Security and account log is a good way to have any eye on everything that's happening, so yes if you have the patience to crosscheck very well ( I advise you should) things should be fine.

[hugeblack]

Thank you, but what does Google email have to do with cryptocurrencies and Bitcoin? If a user trusts Google to store a copy of their wallet seed or an encrypted version of it, they will most likely lose their coins quickly.

I advise staying away from all Google services if you want to enhance the privacy/security of your cryptocurrency use.

[snowpega]

...
Yes bro I know the effort here in using Telegram, I have been using proxies for a long time and if they were the issue then I never faced one although I do remember reading your posts about AI and the security alert messages you received. The way you are saying it, they seem like a serious case but if the virus was actually there then you would have lost your funds already if I am not wrong. Because hackers don't delay things.

Well, maybe you are right about that, as if I share my current experience with you till the day I am using a paid VPN, I have not been attacked again by any such virus, and I am not getting any suspicious virus notification.
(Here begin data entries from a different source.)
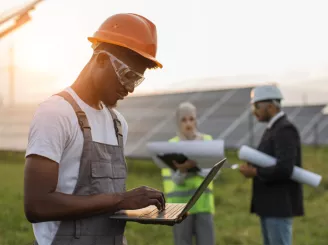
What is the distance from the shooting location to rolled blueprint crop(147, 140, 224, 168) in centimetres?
461

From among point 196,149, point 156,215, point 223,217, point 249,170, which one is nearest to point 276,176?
point 249,170

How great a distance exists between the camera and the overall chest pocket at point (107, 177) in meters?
1.94

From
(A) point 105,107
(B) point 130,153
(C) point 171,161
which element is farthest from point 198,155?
(B) point 130,153

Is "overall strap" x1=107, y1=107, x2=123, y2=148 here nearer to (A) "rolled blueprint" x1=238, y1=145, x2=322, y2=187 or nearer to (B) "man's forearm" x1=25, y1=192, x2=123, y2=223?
(B) "man's forearm" x1=25, y1=192, x2=123, y2=223

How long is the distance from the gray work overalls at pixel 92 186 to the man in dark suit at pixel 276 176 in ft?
9.02

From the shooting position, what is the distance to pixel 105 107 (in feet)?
7.11

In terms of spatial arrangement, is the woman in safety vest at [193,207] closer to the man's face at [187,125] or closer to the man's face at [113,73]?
the man's face at [187,125]

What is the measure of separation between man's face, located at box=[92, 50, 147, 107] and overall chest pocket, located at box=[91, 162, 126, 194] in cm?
26

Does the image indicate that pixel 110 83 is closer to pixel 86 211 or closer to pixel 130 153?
pixel 86 211

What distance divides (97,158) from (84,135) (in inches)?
4.2

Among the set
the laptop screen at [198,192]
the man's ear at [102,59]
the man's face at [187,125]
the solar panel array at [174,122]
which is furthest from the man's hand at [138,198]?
the solar panel array at [174,122]

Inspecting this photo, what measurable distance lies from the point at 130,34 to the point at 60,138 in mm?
504

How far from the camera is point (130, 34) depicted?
2.02m

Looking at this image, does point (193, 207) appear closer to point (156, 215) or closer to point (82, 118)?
point (156, 215)
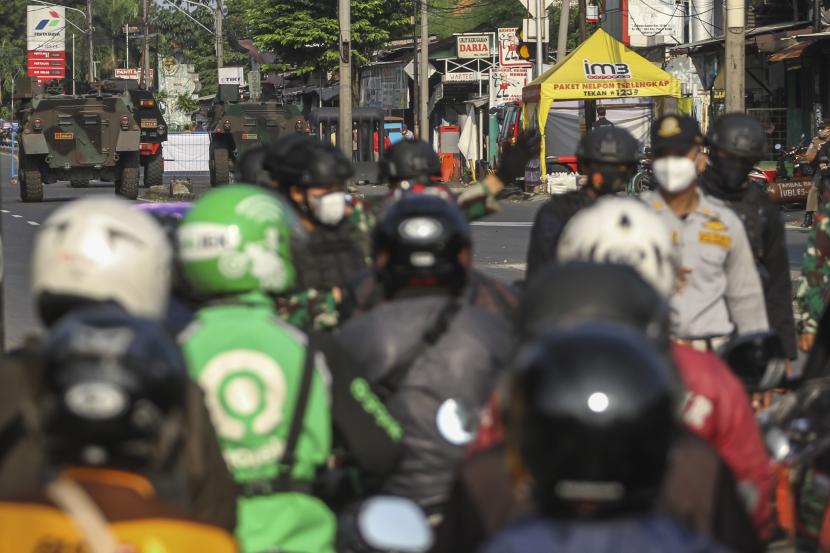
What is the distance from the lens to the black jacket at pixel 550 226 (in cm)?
710

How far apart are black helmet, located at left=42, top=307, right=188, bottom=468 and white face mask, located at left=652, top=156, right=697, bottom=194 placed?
4.28 metres

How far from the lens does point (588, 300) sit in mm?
2844

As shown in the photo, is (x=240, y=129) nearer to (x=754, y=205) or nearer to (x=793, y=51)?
(x=793, y=51)

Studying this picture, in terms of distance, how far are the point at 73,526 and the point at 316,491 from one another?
A: 125 cm

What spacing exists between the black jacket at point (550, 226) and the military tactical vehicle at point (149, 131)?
101ft

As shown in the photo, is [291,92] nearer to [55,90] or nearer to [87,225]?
[55,90]

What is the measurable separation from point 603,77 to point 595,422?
33361 millimetres

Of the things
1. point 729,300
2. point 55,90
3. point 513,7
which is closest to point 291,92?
point 513,7

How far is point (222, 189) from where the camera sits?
13.2ft

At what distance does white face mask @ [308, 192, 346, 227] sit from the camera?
21.9ft

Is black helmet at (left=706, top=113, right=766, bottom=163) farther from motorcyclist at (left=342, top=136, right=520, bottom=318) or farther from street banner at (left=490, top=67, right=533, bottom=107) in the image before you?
street banner at (left=490, top=67, right=533, bottom=107)

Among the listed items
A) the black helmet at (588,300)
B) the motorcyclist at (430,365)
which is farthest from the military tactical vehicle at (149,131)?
the black helmet at (588,300)

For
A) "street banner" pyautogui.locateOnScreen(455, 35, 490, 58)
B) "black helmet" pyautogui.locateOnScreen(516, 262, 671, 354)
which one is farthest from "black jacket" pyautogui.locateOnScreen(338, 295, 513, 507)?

The conversation that I had with that member, I said to him that I don't use any open source application and all that application i have in my mobile phone are directly installed from the Google Play Store. Then he said there are some apps available on the Google Play Store that do their work once you install them on your mobile phone.

So, maybe hackers use such a technique to bypass the Play Store algorithm, and when they upload their application to the Google Play Store for approval, it marks them safe even though they are unsafe. Do you agree with this point, or can this happen? Like, is it impossible to bypass the Play Store algorithm for uploading an unsafe application on it?

[Porfirii]

In fact, Google is doing it the right way because you only have to take action in order to add a recovery contact, not to avoid adding it like the scammers pretend. That should always be the case when you get unexpected notifications, so that the default decision is to do nothing, which in turn is the safest thing to do.